California Supreme Court Restricts the Use of Business & Professions Code Section 17200

In a pair of cases, the California Supreme Court restricted the use of California Business & Professions Code Section 17200 et seq.   One case affirmed what many expected, that Proposition 64, a 2004 voter initiative, requires plaintiffs to follow strict class-action procedures when seeking to recover under California’s unfair competition law (Bus. & Prof. Code § 17200 et seq.) which prohibits “any unlawful, unfair or fraudulent business act or practice . . . .”

Before 2004, any person could assert representative claims under the unfair competition law to obtain restitution or injunctive relief against unfair or unlawful business practices. Such claims were not required to be brought as a class action, and a plaintiff had standing to sue even without having personally suffered an injury. (See Former §§ 17203, 17204; Stop Youth Addiction, Inc. v. Lucky Stores, Inc., 17 Cal. 4th 553, 561 (1998)).

In 2004, however, the California electorate passed Proposition 64, amending the unfair competition law to provide that a private plaintiff may bring a representative action under this law only if the plaintiff has “suffered injury in fact and has lost money or property as a result of such unfair competition” and “complies with Section 382 of the Code of Civil Procedure . . . .” This statute provides that “when the question is one of a common or general interest, of many persons, or when the parties are numerous, and it is impracticable to bring them all before the court, one or more may sue or defend for the benefit of all.” The Court has previously interpreted Code of Civil Procedure section 382 as authorizing class actions. See Richmond v. Dart Industries, Inc., 29 Cal. 3d 462, 470 (1981).

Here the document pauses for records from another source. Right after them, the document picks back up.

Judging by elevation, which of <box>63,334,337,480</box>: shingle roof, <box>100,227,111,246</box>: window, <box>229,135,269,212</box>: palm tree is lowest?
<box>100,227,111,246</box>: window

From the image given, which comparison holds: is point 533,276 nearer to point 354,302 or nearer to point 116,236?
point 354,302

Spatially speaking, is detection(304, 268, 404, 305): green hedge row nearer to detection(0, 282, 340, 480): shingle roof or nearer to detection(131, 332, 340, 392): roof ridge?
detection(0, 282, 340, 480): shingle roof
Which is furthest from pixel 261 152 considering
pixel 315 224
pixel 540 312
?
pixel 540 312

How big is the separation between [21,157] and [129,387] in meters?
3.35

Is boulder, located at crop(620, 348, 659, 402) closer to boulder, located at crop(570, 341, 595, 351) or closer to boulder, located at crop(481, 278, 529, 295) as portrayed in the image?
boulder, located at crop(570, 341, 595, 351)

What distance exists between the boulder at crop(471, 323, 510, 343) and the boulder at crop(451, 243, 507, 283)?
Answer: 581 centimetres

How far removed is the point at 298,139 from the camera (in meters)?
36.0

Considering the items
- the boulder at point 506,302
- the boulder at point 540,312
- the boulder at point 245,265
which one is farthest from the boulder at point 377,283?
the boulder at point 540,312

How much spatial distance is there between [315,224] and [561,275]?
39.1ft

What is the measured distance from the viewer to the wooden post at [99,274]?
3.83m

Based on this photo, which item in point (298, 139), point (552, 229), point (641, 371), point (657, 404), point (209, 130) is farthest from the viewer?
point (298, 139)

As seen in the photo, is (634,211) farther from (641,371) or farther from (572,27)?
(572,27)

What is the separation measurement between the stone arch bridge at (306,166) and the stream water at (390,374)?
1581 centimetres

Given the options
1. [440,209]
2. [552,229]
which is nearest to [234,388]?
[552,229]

In Arias v. Superior Court of San Joaquin (Angelo Dairy), 46 Cal. 4th 969 (2009), the Court held that employees can pursue penalties for wage-and-hour violations under the Private Attorneys General Act, or (“PAGA”), without having to qualify their lawsuit as a class action.

Justice Joyce L. Kennard, writing for the majority, also analyzed the effect of Proposition 64. Plaintiff contended that because Proposition 64’s amendment of the unfair competition law required compliance only with “[s]ection 382 of the Code of Civil Procedure” and because that statute makes no mention of the words “class action,” his representative lawsuit brought under the unfair competition law need not comply with the requirements governing a class action. The Court rejected this assertion, explaining:

In light of this strong evidence of voter intent, we construe the statement in section 17203, as amended by Proposition 64, that a private party may pursue a representative action under the unfair competition law only if the party “complies with Section 382 of the Code of Civil Procedure” to mean that such an action must meet the requirements for a class action. (See Fireside Bank v. Superior Court, supra, 40 Cal.4th at p. 1092, fn. 9.)

In a concurring opinion by Justice Werdegar, she disagreed with the majority’s “nonliteral interpretation of Proposition 64 (Gen. Elec. (Nov. 2, 2004)), which forecloses a variety of representative actions the measure clearly permits. Unlike the majority, I do not believe we would frustrate the voters’ intent by enforcing the measure according to its plain language.”

Similarly, in Amalgamated Transit Union, Local 1756, AFL-CIO v. Superior Court (First Transit, Inc.), 46 Cal. 4th 993 (2009), the Court ruled that the requirement that a plaintiff be one “who has suffered injury in fact,” combined with the PAGA requirement that a labor action be initiated by an “aggrieved employee,” prevents a union from bringing a UCL action based on associational standing.